She went with him to hundreds of treatments, doctors appointments and lab tests. She lay awake beside him at night making sure he was comfortable. She grabbed a hold of his hand at the beginning of this journey and never let go. Ever. 

I learned a lot about how my family treats sick people watching the final months of my grandma’s life 11 years ago. She was loved and cared for right up until the end. There was some family always around her, and at the end she was brought home to my parents’ place (her old home) to die. My uncle and aunt made sure care was provided for her and her hands were held in love the entire way through her journey. 

It was the same with my dad. Mom made sure someone was always with dad; that he didn’t feel too alone and scared. He didn’t go to hospice until the day before he died and I think of that time at home with him that last week as being a very difficult time, but one where I learned how incredibly strong and loving and courageous my mom, my sister, and I are.
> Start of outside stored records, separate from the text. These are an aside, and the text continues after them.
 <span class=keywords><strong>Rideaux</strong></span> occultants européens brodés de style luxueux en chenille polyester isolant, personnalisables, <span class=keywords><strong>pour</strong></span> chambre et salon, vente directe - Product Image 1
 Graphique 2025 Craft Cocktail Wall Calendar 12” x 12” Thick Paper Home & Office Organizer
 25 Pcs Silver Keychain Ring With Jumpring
When the people you love are down, you reach out and hold their hands.  No matter what. I learned this from walking this path with my mom. 
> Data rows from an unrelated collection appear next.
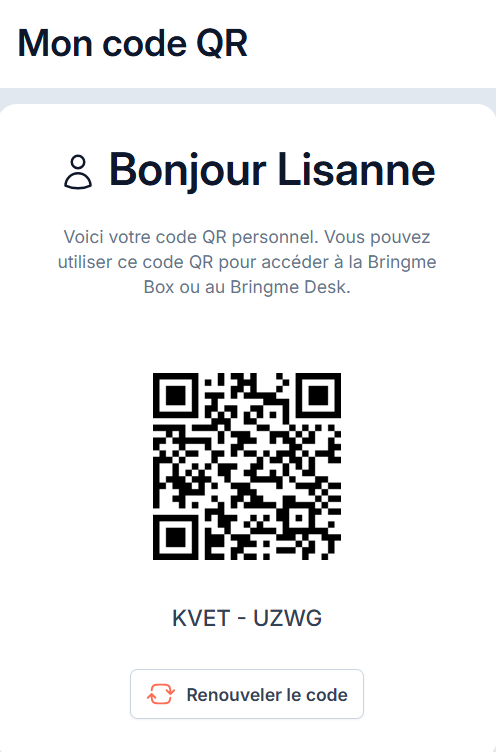 Renouveler le code, juste en dessous de votre code QR
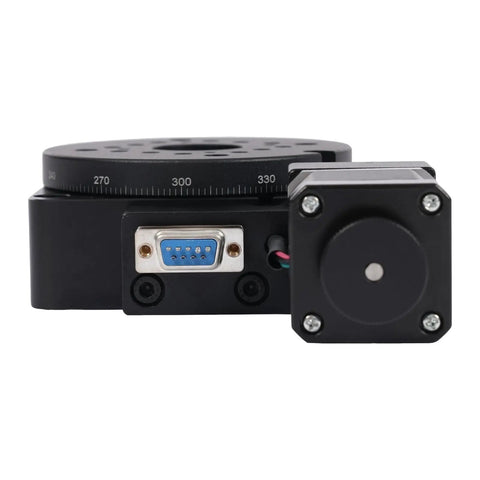 Motorized Rotary Platform Optical Rotation Stage 100mm Turntable With 0.01 Degree Resolution front socket and motor view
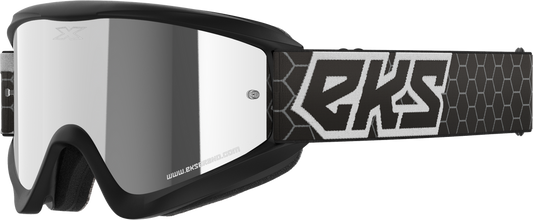 EKS BRAND - 067-60500 - FLAT OUT MIRROR GOGGLE BLACK/WHITE SILVER MIRROR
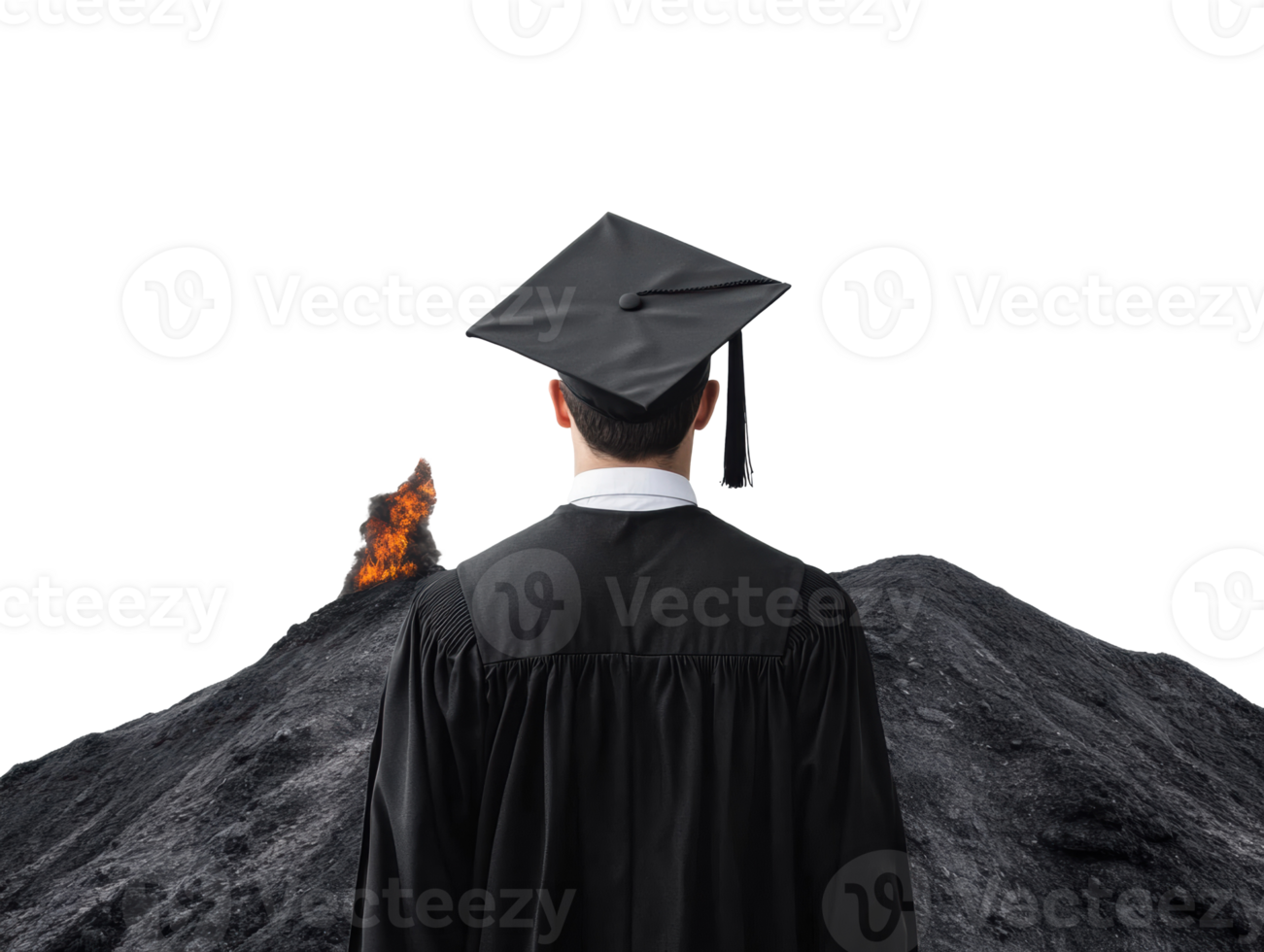 Graduation journey with a volcanic backdrop symbolizing challenges png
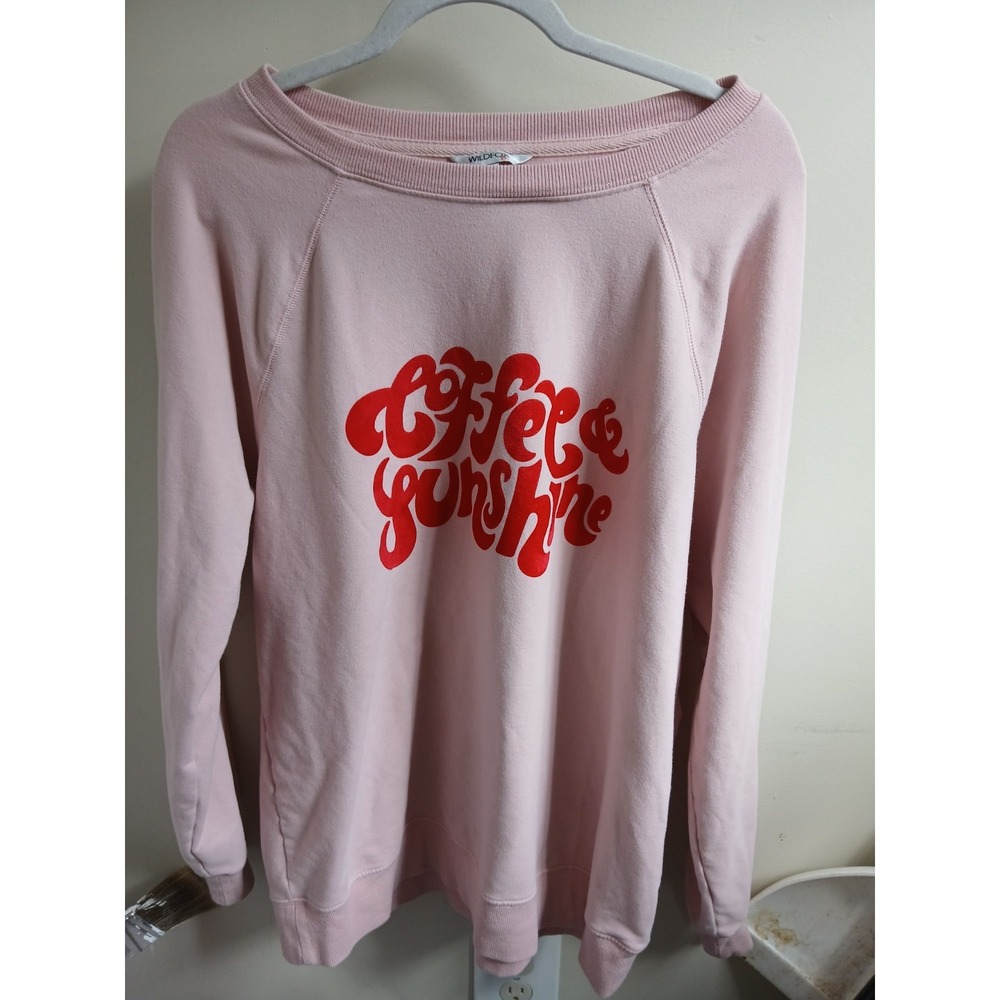 Wildfox Crew Neck Pink Pullover Sweatshirt Jumper‎ Coffee Medium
There have been times in my life where I have been down and stuck that hand out for help only to have that hand trampled on and discarded. It’s easy to pull that hand back in and stop trying to be connected. But, this experience has reminded me of the importance of having those people in my life whose hands I can hold through it all. What a blessing. Having the courage to hold someone’s hand through the hard times, even when you know it will lead to heartache is one of the most courageous and difficult things you can do.